Dehydration can be a dangerous health problem, especially during the hot summer months. It happens when you lose more fluids than you’re putting into your body. Listed below are some of the dangers associated with dehydration:

  • High blood pressure. Blood is about 92 percent water when your body is fully hydrated. When dehydrated, your blood becomes thicker, slowing blood flow and raising your blood pressure.
  • Asthma and allergies. When dehydrated, your airways will restrict as a means to conserve water. And the rate of histamine produced by your body increases as you lose more and more water.
  • High cholesterol. If your body is low on fluids, it will produce more cholesterol to prevent water loss from the cells.
  • Digestion. Dehydration causes cells in your intestines to extract water from food waste, causing the waste to become hard, leading to constipation.
  • Kidney stones. The most common cause of kidney stones is not drinking enough water.
  • Joint pain and stiffness. The cartilage surfaces of bones contain considerable amounts of water. When dehydrated, your cartilage is weakened causing pain and stiffness.

Symptoms of Dehydration

Your body’s initial response to dehydration is thirst. Mild to moderate dehydration is likely to cause dry mouth, dry skin, tiredness, decreased urine output, dark-colored urine, headaches and dizziness.

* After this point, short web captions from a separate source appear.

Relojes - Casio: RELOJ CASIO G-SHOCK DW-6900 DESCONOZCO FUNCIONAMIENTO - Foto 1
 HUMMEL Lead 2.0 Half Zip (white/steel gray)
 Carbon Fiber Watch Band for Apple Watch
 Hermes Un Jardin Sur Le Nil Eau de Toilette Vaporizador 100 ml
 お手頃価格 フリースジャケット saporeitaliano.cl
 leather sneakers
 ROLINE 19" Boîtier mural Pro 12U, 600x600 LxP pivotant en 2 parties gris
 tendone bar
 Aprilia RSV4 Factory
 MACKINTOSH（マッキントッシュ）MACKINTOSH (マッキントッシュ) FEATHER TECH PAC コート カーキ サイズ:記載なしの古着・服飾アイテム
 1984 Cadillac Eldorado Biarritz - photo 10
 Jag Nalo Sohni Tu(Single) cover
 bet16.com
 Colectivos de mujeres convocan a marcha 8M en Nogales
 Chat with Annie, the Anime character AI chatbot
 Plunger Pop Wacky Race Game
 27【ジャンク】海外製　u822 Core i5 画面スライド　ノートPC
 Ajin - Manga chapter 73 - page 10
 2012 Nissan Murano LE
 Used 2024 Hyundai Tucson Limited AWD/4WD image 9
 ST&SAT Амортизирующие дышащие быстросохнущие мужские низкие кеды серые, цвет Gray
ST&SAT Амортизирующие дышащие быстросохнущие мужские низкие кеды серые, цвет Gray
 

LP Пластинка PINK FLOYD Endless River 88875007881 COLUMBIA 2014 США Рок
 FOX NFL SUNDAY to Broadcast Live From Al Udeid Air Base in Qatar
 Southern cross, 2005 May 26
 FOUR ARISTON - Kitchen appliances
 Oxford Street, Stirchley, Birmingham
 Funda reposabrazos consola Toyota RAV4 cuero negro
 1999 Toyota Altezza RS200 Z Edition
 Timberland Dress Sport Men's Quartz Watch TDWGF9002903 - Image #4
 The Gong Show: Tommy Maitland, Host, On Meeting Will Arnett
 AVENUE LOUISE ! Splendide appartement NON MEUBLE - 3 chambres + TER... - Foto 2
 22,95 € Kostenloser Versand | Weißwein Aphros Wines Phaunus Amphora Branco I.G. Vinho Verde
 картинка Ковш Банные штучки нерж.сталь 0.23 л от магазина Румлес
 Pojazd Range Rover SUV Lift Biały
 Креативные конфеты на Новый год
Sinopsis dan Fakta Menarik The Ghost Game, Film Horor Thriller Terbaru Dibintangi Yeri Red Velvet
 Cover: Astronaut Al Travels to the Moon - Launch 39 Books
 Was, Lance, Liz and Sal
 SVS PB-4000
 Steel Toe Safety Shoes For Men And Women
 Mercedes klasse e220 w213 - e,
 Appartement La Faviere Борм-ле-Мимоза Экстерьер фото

Extreme dehydration requires immediate medical attention. Symptoms include sunken eyes, rapid heartbeat, rapid breathing, fever and in some cases loss of consciousness. Complications of extreme dehydration can be serious and life threatening and include shock, coma and death.

Prevent Dehydration

  • Drink plenty of fluids (water is best) every day and drink more when the weather is hot and/or you are exercising.
  • Avoid alcoholic and caffeinated beverages, which can speed up dehydration.
  • Stay out of excessive heat if possible. When outdoors, wear light clothing, use sunscreen and protect your head by wearing a hat.